These two functions help to format time for images.

In [15]:
def tformat(inn,title=None):
    if title == None:
        return datetime.datetime.utcfromtimestamp(inn.data.astype(int)/1e9).strftime("%Y.%m.%dT%H:%M:%S")#"%d.%m.%YT%H")
    else:
        return datetime.datetime.utcfromtimestamp(inn.data.astype(int)/1e9).strftime("%Y%m%dT%H")
def date_from_wgust_name(wgust_name):
    splitted = wgust_name[6:11].split('_')
    dat = '2019-10-' + str(splitted[0]) + 'T' + str(splitted[1]) + ':00:00'
    return dat

Now we look into deterministic prediction made on 25th of October for 27 of October. Through the map below, it is evident that there will be strong winds on the western coast and surrounding islands, as well as in the central and southern parts of the country.
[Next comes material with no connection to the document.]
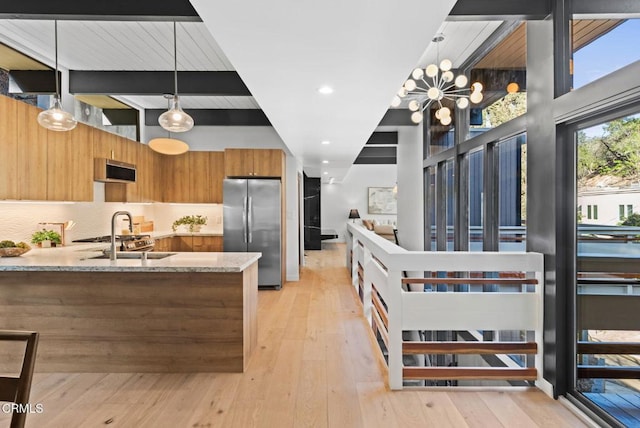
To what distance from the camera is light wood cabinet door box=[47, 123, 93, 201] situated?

In fact, it was found that both the distribution of strong wind areas and maximum values displayed by the forecast were similar to real-time observations.

In [16]:
%%time
f='wgust_25_12.nc'
ftemp = xr.open_dataset(f)
a = ftemp.wind_speed_of_gust.isel(ensemble_member=0, height3=0).max(axis=0)
fig = plt.figure()
X,Y = m(ftemp.longitude.data, ftemp.latitude.data)
levels = range(4,36,2)
ppp0 = m.contourf(X, Y, a, cmap=plt.cm.gist_ncar, levels=levels)
m.drawcoastlines()
m.drawcountries()
ttl = plt.title("Deterministic Prediction {}".format(date_from_wgust_name(f)) + '\nfor ' + tformat(ftemp.time[0]),fontsize=15)
ttl.set_position([.5, 1.05])
fig.subplots_adjust(right=0.8)
cbar_ax = fig.add_axes([0.85, 0.15, 0.05, 0.7])
fig.colorbar(ppp0, cax=cbar_ax)
plt.show()
#plt.savefig(f[:-3] + 'kontrollprogn.png',dpi=300,bbox_inches='tight')
CPU times: user 519 ms, sys: 149 ms, total: 668 ms
Wall time: 1.21 s

In the next graphs below, we created supplementary forecasts that were issued every six hours and for the exact same time period (the day of October 27th, 2019). It should also be noted that as the forecast lead times decrease in duration, they typically become more accurate.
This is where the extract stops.